--- start of Task material ---

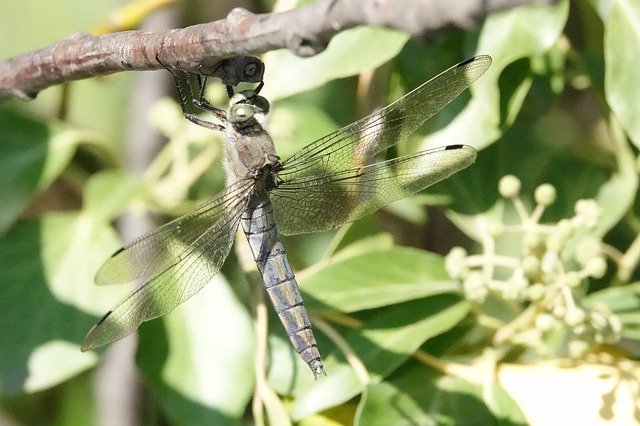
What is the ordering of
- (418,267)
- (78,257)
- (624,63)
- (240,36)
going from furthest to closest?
(78,257) → (418,267) → (624,63) → (240,36)

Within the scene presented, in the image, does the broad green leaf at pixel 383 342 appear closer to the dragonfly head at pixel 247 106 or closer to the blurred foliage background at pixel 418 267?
the blurred foliage background at pixel 418 267

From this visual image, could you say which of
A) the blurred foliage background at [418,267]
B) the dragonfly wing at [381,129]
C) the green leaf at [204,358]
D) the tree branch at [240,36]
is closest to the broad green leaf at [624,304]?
the blurred foliage background at [418,267]

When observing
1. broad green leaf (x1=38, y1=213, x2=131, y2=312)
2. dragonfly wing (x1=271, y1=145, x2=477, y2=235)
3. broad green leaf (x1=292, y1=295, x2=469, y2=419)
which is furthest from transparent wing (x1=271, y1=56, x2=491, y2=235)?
broad green leaf (x1=38, y1=213, x2=131, y2=312)

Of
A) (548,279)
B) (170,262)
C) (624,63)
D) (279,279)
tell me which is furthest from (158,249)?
(624,63)

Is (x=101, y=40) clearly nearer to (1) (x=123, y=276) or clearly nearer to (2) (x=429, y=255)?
(1) (x=123, y=276)

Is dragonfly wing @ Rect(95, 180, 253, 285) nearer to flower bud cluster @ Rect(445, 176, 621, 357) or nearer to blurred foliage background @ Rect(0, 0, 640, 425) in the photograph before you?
blurred foliage background @ Rect(0, 0, 640, 425)

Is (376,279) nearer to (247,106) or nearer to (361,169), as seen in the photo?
(361,169)
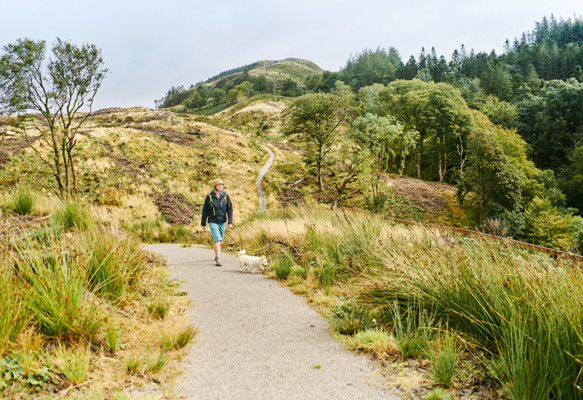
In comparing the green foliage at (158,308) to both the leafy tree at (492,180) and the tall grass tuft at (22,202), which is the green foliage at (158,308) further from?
the leafy tree at (492,180)

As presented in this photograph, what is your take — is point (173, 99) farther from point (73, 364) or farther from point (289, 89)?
point (73, 364)

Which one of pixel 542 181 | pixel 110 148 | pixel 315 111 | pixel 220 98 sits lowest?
pixel 542 181

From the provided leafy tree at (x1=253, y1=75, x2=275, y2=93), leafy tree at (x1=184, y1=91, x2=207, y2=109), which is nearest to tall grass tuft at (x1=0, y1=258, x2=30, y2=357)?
leafy tree at (x1=184, y1=91, x2=207, y2=109)

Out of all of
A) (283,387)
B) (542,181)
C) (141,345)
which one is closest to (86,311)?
(141,345)

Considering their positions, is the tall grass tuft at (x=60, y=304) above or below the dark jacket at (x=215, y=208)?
below

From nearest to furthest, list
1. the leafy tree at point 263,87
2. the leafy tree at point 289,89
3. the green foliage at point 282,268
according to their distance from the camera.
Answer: the green foliage at point 282,268, the leafy tree at point 289,89, the leafy tree at point 263,87

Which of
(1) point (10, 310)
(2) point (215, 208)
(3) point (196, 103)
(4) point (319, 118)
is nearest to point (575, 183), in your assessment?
(4) point (319, 118)

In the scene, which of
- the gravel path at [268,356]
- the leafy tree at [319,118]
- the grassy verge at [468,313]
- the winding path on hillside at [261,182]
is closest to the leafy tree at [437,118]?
the leafy tree at [319,118]

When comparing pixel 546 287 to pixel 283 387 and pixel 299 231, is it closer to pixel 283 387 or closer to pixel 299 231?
pixel 283 387

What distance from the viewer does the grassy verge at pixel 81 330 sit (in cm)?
272

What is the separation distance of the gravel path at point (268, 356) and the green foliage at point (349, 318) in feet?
0.57

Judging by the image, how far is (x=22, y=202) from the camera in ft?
23.9

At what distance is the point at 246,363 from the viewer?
3.48 meters

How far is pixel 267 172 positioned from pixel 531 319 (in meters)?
36.7
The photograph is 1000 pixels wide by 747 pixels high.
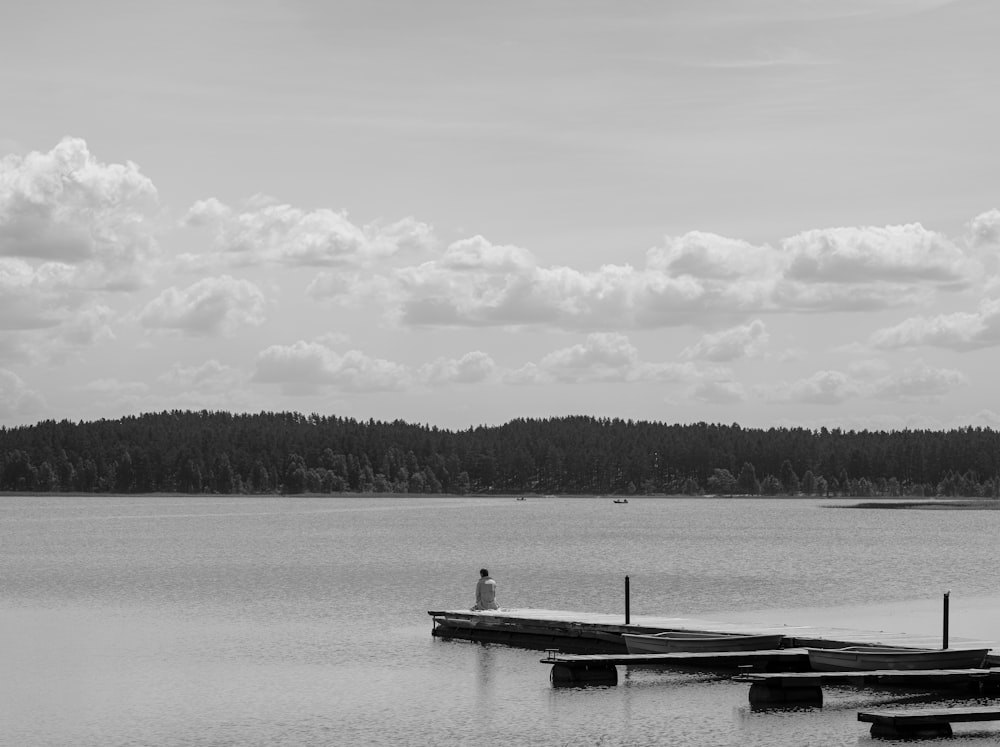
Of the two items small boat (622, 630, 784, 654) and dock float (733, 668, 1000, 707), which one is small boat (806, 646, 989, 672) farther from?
small boat (622, 630, 784, 654)

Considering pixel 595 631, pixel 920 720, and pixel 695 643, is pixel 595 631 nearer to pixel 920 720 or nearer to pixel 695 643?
pixel 695 643

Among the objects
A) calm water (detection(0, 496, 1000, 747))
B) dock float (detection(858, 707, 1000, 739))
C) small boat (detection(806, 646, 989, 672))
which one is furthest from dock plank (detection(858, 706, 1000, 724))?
small boat (detection(806, 646, 989, 672))

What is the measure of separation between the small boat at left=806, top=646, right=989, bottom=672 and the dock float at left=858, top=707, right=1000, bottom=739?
198 inches

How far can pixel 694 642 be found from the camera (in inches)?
1587

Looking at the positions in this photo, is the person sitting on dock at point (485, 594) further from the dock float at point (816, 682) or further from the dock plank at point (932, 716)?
the dock plank at point (932, 716)

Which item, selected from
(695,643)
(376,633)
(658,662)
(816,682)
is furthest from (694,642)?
(376,633)

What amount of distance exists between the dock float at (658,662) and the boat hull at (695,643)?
2.00 ft

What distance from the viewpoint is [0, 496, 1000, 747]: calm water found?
33.2 meters

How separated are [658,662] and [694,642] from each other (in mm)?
1864

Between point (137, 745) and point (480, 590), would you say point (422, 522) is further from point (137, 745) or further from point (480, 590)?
point (137, 745)

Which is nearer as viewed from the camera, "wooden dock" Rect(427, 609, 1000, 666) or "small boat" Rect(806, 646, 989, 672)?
"small boat" Rect(806, 646, 989, 672)

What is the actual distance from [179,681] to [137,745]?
29.6 feet

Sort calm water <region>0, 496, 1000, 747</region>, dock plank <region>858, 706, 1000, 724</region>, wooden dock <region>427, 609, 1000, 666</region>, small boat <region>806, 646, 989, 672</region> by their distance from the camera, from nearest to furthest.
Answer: dock plank <region>858, 706, 1000, 724</region>
calm water <region>0, 496, 1000, 747</region>
small boat <region>806, 646, 989, 672</region>
wooden dock <region>427, 609, 1000, 666</region>

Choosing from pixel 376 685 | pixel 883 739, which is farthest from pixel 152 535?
pixel 883 739
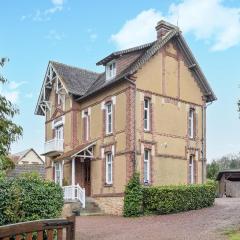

--- end of Task material ---

### Task directions
Pull out each line in the rows above that contains the word "scene". Case counts.

### Solution to the problem
Within the scene presented, in the image, does the broad green leaf at pixel 383 342 appear closer to the dragonfly head at pixel 247 106 or closer to the blurred foliage background at pixel 418 267?
In the scene, which of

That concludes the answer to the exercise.